En 1982, 1983 et 1984, nous avons suivi l'enseignement que donnait Pierre Dervaux (1917-1992) à l’Académie Internationale d’Eté de Nice.
Un jour, un apprenti-chef d’orchestre, saisi sans doute par une soudaine inspiration d’ordre esthétique, arrêta l’orchestre plutôt bancal qui nous servait de cobaye pour formuler avec délectation une exigence quasi princière qui concernait la pureté de l’intonation.

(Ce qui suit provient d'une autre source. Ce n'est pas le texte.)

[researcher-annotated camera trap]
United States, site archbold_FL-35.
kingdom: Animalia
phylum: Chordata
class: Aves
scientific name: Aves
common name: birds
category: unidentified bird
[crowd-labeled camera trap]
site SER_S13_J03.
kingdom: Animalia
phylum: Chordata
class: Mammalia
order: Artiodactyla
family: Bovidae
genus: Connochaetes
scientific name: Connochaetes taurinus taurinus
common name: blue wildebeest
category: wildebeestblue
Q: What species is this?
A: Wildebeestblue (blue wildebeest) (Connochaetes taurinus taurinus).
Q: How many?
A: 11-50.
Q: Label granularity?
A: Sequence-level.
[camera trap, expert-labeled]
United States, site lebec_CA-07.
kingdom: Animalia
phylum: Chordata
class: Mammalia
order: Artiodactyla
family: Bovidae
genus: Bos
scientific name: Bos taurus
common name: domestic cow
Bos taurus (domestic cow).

Pierre Dervaux l’interrompit sans ménagement par un « On a déjà tant de mal avec les fausses notes … si en plus on doit s’occuper des notes fausses … » qui renvoya illico ledit apprenti-chef d’orchestre à des devoirs plus ordinaires.
Nous ne saurons jamais l’intention de Pierre Dervaux dans cette vocifération parfaitement maîtrisée.
Pur dépit ?
Les fausses notes sont une chose simple et il entre dans les devoirs du chef d’orchestre de tenter, par sa vigilance, de les éradiquer.
Les notes fausses sont une chose plus subtile.
Qu’en dire ?
Le violoniste Arnold Steinhard, membre du Quatuor Guarneri, eut comme professeur de violon un certain Peter Meremblum, violoniste russe qui avait été lui-même l’élève de Léopold Auer (1845-1930).
Il raconte* : « Lors d’une leçon que je n’oublierai jamais, j’ai cherché à justifier ma mauvaise intonation par le fait que mon violon était désaccordé ; il s’est alors contenté de le désaccorder encore davantage et a joué parfaitement juste sur mon instrument ».